### Task inputs
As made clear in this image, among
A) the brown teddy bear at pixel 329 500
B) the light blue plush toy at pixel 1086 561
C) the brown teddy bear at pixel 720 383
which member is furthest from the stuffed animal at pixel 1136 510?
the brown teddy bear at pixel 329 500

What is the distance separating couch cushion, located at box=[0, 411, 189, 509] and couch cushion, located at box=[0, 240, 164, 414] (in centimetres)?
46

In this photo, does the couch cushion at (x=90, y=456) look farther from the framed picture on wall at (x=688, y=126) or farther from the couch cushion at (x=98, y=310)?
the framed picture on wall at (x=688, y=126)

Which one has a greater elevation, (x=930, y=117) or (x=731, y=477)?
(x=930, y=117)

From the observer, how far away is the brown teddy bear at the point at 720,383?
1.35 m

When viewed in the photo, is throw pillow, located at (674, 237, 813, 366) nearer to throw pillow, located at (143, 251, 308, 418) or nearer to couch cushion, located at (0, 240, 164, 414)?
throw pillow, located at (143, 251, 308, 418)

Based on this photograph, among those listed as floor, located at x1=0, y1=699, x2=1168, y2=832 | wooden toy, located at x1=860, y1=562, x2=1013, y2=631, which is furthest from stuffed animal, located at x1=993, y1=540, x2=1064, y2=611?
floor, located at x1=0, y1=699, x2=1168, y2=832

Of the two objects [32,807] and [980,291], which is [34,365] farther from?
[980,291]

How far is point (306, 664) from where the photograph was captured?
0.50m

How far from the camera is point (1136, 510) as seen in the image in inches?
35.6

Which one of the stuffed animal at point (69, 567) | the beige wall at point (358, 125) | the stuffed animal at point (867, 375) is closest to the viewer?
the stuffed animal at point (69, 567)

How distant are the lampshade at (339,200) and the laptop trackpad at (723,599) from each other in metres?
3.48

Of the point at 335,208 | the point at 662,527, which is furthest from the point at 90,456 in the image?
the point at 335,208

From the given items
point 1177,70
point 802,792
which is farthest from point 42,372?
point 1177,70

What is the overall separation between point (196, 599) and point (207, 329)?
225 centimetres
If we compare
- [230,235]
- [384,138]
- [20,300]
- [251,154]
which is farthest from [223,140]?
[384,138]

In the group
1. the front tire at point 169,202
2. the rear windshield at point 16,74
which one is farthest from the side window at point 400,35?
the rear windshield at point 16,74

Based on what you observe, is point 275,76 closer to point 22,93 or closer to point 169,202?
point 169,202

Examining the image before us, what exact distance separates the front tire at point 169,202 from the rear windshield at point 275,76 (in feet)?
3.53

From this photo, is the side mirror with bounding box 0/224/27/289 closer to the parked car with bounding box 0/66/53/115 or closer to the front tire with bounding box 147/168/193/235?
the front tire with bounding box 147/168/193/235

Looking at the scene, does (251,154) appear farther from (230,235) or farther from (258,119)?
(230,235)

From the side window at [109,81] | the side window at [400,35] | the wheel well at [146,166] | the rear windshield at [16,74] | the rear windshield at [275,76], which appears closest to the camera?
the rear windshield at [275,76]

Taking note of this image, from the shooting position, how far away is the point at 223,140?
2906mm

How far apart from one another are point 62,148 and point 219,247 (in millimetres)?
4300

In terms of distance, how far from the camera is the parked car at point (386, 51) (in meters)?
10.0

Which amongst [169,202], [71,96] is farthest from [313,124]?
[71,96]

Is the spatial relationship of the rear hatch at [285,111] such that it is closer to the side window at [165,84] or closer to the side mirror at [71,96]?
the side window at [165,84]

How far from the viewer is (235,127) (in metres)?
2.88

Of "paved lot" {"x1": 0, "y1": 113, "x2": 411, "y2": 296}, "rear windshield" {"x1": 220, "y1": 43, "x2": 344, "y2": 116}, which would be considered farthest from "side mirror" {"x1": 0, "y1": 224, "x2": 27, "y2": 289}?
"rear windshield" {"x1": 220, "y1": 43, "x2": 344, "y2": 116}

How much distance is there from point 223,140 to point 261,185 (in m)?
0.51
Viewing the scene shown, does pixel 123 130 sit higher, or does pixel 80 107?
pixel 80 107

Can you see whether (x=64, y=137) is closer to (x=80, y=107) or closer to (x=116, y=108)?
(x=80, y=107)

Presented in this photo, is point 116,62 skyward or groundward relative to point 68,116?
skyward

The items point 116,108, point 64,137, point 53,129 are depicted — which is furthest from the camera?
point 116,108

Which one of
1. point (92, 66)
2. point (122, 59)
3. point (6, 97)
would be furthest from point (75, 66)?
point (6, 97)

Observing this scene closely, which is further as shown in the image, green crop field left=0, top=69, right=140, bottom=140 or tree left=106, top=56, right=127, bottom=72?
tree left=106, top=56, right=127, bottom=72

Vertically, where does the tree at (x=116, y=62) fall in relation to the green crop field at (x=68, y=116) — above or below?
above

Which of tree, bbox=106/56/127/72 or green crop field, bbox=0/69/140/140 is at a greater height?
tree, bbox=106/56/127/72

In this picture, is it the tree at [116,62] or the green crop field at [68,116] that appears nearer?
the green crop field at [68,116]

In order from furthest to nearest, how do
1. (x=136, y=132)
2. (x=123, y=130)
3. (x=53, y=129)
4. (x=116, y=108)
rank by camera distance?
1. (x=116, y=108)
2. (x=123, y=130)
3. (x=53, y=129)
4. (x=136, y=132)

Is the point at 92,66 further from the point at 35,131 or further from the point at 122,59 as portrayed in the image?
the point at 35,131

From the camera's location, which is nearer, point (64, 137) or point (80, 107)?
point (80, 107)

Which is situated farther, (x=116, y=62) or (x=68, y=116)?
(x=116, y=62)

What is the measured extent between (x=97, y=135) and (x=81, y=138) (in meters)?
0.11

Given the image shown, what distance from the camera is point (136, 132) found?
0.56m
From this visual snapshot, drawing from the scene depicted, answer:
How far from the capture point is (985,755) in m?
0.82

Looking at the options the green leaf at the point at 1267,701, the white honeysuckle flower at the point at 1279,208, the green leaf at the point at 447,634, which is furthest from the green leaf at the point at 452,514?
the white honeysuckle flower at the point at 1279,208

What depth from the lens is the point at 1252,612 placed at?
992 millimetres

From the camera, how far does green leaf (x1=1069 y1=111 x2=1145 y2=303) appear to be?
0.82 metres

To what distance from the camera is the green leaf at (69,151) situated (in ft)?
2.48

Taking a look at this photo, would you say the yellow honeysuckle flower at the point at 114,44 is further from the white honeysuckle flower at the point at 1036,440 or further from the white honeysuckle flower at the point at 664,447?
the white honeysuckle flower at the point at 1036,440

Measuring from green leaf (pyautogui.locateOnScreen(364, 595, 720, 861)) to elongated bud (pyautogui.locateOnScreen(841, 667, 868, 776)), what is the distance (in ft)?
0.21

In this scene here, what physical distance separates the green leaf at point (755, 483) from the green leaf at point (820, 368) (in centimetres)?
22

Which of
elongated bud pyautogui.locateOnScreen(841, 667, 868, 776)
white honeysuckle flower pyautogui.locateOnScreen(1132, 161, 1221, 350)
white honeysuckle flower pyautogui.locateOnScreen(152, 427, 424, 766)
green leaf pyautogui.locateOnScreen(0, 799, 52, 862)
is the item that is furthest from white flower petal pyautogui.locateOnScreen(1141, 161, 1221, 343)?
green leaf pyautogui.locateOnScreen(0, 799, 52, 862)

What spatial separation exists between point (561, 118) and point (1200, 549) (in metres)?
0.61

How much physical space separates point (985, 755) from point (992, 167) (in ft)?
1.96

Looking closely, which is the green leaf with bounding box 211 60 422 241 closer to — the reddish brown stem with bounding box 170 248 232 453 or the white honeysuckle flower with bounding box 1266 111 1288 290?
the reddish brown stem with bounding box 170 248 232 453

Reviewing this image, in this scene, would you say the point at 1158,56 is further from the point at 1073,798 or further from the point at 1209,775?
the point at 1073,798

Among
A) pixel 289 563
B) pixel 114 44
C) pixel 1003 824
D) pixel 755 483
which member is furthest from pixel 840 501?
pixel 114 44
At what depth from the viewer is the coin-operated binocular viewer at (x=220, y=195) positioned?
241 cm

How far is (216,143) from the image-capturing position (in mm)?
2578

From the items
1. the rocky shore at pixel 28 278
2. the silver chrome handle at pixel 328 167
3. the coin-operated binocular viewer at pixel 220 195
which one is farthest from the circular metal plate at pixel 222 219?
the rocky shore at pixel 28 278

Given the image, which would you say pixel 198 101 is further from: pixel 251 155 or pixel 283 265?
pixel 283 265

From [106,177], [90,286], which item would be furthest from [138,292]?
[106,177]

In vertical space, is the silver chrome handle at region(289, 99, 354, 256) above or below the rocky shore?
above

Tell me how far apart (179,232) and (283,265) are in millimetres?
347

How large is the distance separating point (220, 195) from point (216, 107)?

### Short exercise
For this exercise, please retype exactly the lines in the listing from the line with "What spatial separation" through its last line, both ends included.

### The solution
What spatial separation exists between point (561, 118) and point (1200, 549) (in metres)?
0.61

How much physical space separates point (985, 755) from point (992, 167) (in ft)?
1.96

Looking closely, which is the green leaf with bounding box 211 60 422 241 closer to — the reddish brown stem with bounding box 170 248 232 453 or the white honeysuckle flower with bounding box 1266 111 1288 290?
the reddish brown stem with bounding box 170 248 232 453

Reviewing this image, in this scene, would you say the point at 1158,56 is further from the point at 1073,798 or further from the point at 1209,775?
the point at 1073,798

Among
A) pixel 289 563
B) pixel 114 44
C) pixel 1003 824
D) pixel 755 483
which member is furthest from pixel 840 501?
pixel 114 44
At what depth from the viewer is the coin-operated binocular viewer at (x=220, y=195) positioned?
241 cm

How far is (216,143) from the image-capturing position (in mm)?
2578

From the items
1. the rocky shore at pixel 28 278
2. the silver chrome handle at pixel 328 167
3. the coin-operated binocular viewer at pixel 220 195
which one is farthest from the circular metal plate at pixel 222 219?
the rocky shore at pixel 28 278

Given the image, which would you say pixel 198 101 is further from: pixel 251 155 or pixel 283 265?
pixel 283 265

From [106,177], [90,286], which item would be furthest from [138,292]?
[106,177]

In vertical space, is the silver chrome handle at region(289, 99, 354, 256) above or below the rocky shore?
above

Tell me how far apart (179,232) and (283,265) are in millimetres?
347

How large is the distance separating point (220, 195) from point (216, 107)?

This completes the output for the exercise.